Tâches à réaliser.
1. Recopiez sans aucune modification le passage de l’extrait sur Ernest Ouandié qui débute par « Lire le texte » et se poursuit jusqu’à « sont de sortie. ».
2. Dans l’extrait sur Ernest Ouandié, traduisez en anglais la phrase suivante : « Ils disent d’ailleurs que l’Etat est fort et à ce titre, il doit faire respecter la loi à tout prix. »

Extrait du texte.
# # # # #
Ouandié et les divisions ethniques: Le cri du magistrat Ulrich Ongolo

Le magistrat Ulrich Xavier Ongolo réagit aux récentes déclarations d’Elimbi Lobe, qui a qualifié Ernest Ouandié de « grand bandit ». L’autorité judicaire dénonce l’hypocrisie qui entoure ce débat et critique ceux qui, tout en brandissant la loi pour défendre Ernest Ouandié, remettent en cause l’autorité de l’État dans d’autres contextes. Magistrat de 1er grade, Major de la promotion « Justice et intégration régionale » de l’ENAM au Cameroun, Ulrich Xavier Ondoua appelle à une réflexion collective sur l’histoire du Cameroun, loin des clivages ethniques, et plaide pour un débat constructif sur les enjeux nationaux, afin d’éviter la polarisation qui nuit à l’unité du pays.

 

Lire le texte de Ulrich Xavier Ovono Ondoua :

Depuis quelques jours, les propos de Monsieur Elimbi Lobe, j’ai envie de dire encore lui, agitent l’attention publique. Il a déclaré qu’Ernest Ouandié était un grand bandit.

Depuis cette sortie d’une légèreté blâmable, les fanatiques sont de sortie.

Les premiers, pour dénoncer l’horreur de l’association du nom du Camarade Émile à toute entreprise de gangstérisme. Pour conforter leur position, ils trouvent refuge dans la loi et le décret de 1991 faisant de ce dernier une grande figure de l’histoire. Au secours de cette thèse, une historienne camerounaise soutient que lors des travaux sur la rédaction du rapport relatif à la décolonisation au Cameroun, aucune trace d’activité criminelle imputée à Ernest Ouandié n’a été répertoriée.

Les autres, agitent la mémoire tenace et vive des populations du Moungo qui se souviennent d’exactions commises par « l’armée » du défunt Ouandié Ernest. A grands renforts de soutien, ils évoquent une interview du General Semengue, encore vivant, et témoin privilégié de cette époque où il dirigeait les opérations en vue de la mise sous cloche de ce que l’on nommait alors le maquis.

Le décor est planté, non sans hilarité.

Qu’observe t-on ?

Ceux qui soutiennent le caractère à la limite sacré de la figure de Ouandié trouve refuge dans la loi. Les tenants de cette posture sont les mêmes qui, à longueur de journée, critiquent ouvertement les lois de la République pour en dire le moins. Nous dirons donc merci à Ernest Ouandié qui, outre tombe, a réussi à rappeler à la conscience collective, l’importance de la loi et la nécessité de la respecter. Alléluia

Les autres, qui viennent au secours de la culture mémorielle et minimise l’impact de la loi qu’ils proposent de restituer dans un contexte national d’apaisement en pleine année de braise (1991) sont ceux qui chaque jour, rappelle le caractère sacré de la loi qui traduit la force de l’Etat. Ils disent d’ailleurs que l’Etat est fort et à ce titre, il doit faire respecter la loi à tout prix. Merci à Ernest Ouandié qui, d’outre tombe, nous a révélé qu’une loi doit être comprise en fonction de son contexte.
# # # # #
Données fournies.

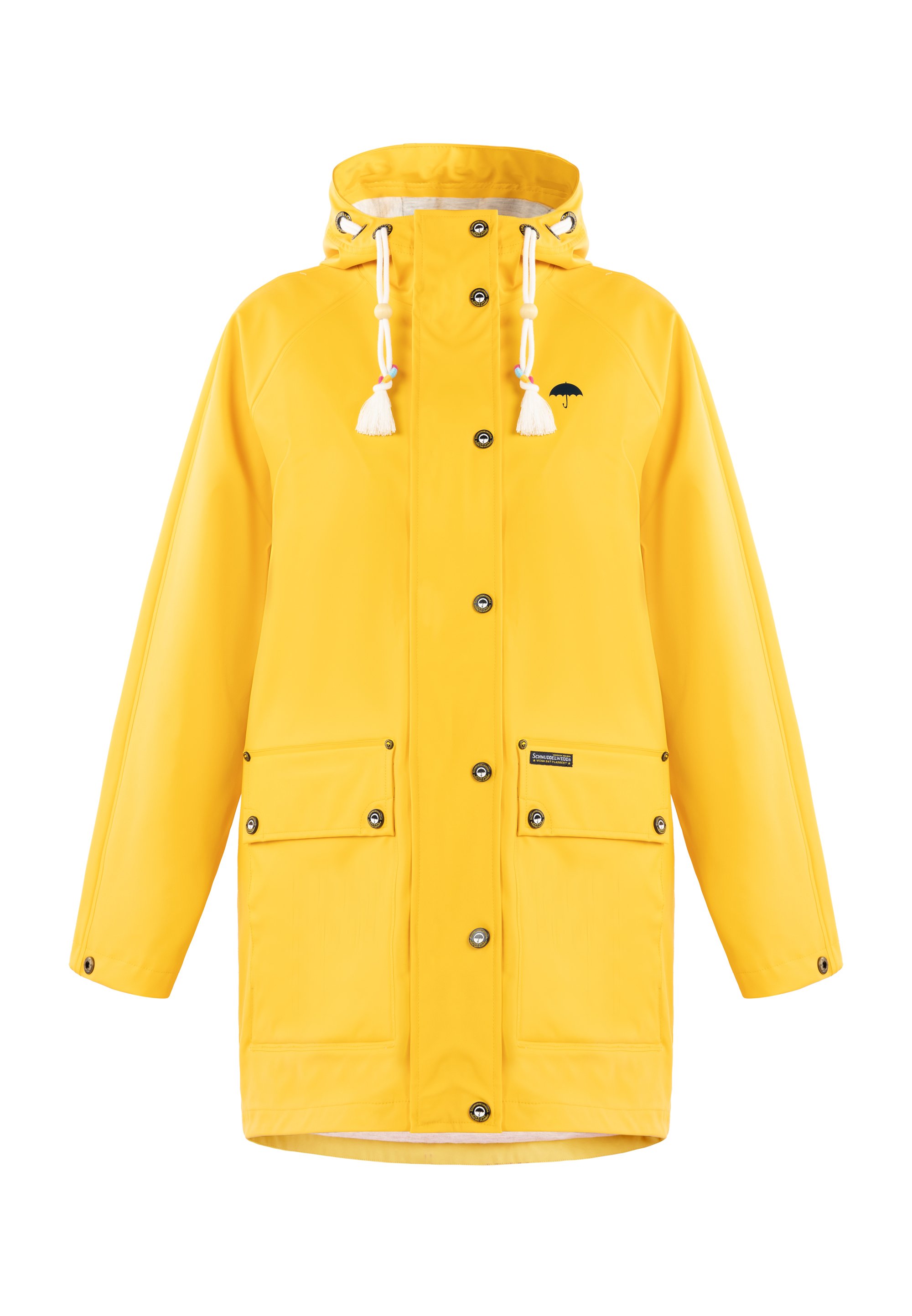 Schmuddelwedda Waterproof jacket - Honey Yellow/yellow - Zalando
# # # # #
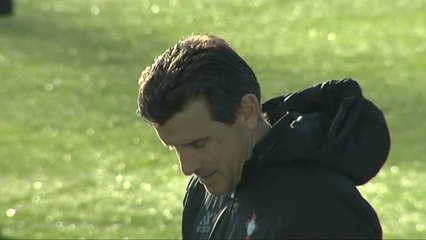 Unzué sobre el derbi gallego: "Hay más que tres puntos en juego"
# # # # #
Réponses par tâche.
1.
Lire le texte de Ulrich Xavier Ovono Ondoua :

Depuis quelques jours, les propos de Monsieur Elimbi Lobe, j’ai envie de dire encore lui, agitent l’attention publique. Il a déclaré qu’Ernest Ouandié était un grand bandit.

Depuis cette sortie d’une légèreté blâmable, les fanatiques sont de sortie.

2. They also say that the State is strong and, as such, it must enforce the law at all costs.